Uznanie czytelników oraz uznanie członków gremiów jurorskich nobilituje. Niemniej, kiedy siadam do napisania kolejnej powieści, czuję się zupełnie nagi i bezbronny. Same trofea wtedy nie pomogą, bo praca, która mnie czeka, nie stanie się dzięki nim łatwiejsza. Na szczęście nie jest też trudniejsza, bo za każdym razem chcę po prostu napisać dobrą powieść. Stworzyć historię, która wciągnie i zaintryguje czytelnika, a na koniec przyniesie mu nieoczekiwane, ale zgodne z logiką, rozwiązanie. Jestem tyle wart, ile moja ostatnia powieść. Dlatego, zamiast napawać się osiągniętymi sukcesami, wolę, w kilku żołnierskich słowach, postawić się do pionu i napisać jedno dobre zdanie, a potem dopisać do niego kolejne. I kolejne. A to wcale nie jest takie proste.

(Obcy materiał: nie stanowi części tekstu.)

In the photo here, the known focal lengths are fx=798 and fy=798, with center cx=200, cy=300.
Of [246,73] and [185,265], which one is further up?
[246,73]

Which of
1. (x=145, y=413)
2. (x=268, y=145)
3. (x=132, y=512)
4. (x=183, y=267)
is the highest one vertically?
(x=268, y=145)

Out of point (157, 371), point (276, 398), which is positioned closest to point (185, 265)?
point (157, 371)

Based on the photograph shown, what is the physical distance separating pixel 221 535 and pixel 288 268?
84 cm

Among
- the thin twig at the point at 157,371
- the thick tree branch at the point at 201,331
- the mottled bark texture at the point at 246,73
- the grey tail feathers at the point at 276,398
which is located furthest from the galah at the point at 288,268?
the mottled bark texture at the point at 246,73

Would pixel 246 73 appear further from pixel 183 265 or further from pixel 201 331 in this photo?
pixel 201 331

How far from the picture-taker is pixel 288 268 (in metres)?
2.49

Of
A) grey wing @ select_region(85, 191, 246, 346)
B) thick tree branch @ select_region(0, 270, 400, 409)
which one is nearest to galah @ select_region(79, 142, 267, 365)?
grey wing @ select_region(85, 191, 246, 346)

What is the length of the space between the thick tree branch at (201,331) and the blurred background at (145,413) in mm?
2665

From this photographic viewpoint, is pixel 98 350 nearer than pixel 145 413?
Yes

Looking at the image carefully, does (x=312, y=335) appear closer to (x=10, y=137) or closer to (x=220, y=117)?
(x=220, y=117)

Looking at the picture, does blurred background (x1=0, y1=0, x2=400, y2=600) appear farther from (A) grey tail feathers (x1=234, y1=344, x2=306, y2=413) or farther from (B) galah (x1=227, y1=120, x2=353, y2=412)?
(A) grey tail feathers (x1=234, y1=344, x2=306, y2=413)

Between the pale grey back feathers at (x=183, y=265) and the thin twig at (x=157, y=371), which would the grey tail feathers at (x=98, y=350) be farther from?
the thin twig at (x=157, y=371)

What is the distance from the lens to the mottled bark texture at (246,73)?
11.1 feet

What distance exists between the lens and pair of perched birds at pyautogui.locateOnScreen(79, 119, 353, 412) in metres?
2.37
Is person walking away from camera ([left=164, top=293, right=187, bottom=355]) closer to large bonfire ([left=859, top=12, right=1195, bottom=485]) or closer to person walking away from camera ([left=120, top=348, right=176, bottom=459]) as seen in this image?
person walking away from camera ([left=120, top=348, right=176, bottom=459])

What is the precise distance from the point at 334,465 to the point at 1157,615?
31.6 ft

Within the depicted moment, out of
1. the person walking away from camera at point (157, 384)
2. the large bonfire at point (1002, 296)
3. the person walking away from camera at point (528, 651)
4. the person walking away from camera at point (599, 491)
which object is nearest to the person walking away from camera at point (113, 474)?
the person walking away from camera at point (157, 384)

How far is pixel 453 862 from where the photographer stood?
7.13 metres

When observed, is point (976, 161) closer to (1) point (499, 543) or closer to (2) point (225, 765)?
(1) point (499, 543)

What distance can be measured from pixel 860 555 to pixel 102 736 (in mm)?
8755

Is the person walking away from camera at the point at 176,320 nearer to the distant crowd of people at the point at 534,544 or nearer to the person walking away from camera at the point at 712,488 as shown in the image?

Z wykształcenia jest Pan politologiem i filozofem, pracował Pan jako dziennikarz i redaktor, obecnie uczy Pan kreatywnego pisania, prezesuje Fundacji Kult Kultury i przede wszystkim UTRZYMUJE SIĘ z pisania. Nie godzi się, by rozmówcę o takich kompetencjach nie zapytać o rady dla osób, którym marzy się podobna kariera pisarska.

Zawsze mam jedną radę. Bądźcie cierpliwi. Cierpliwość w tym zawodzie to fundament, bo powieści nie da się napisać w weekend. Trzeba mieć mnóstwo cierpliwości do siebie i do tekstu, bo tworzenie powieści jest wyczerpujące jak maraton. A jak już uda się powieść napisać, to trzeba uzbroić się w cierpliwość, zanim tekst zmaterializuje się w formie książki. Wreszcie trzeba mieć cierpliwość, jeśli marzymy o odniesieniu sukcesu na rynku. Tu niczego nie da się liczyć w minutach lub godzinach. Jeśli już to w latach.

Czego możemy spodziewać się po Pańskiej twórczości w najbliższym czasie?

Aktualnie zabrałem się za nową serię kryminalną. Po czterech thrillerach, powieściach stand-alone, postanowiłem wrócić do skomplikowanych śledztw policyjnych. Zatęskniłem za tym klimatem. Nic więcej nie zdradzę, ale proszę trzymać kciuki, żeby nowa seria przypadła czytelnikom do gustu. Mam nadzieję, że powieść ukaże się jesienią tego roku.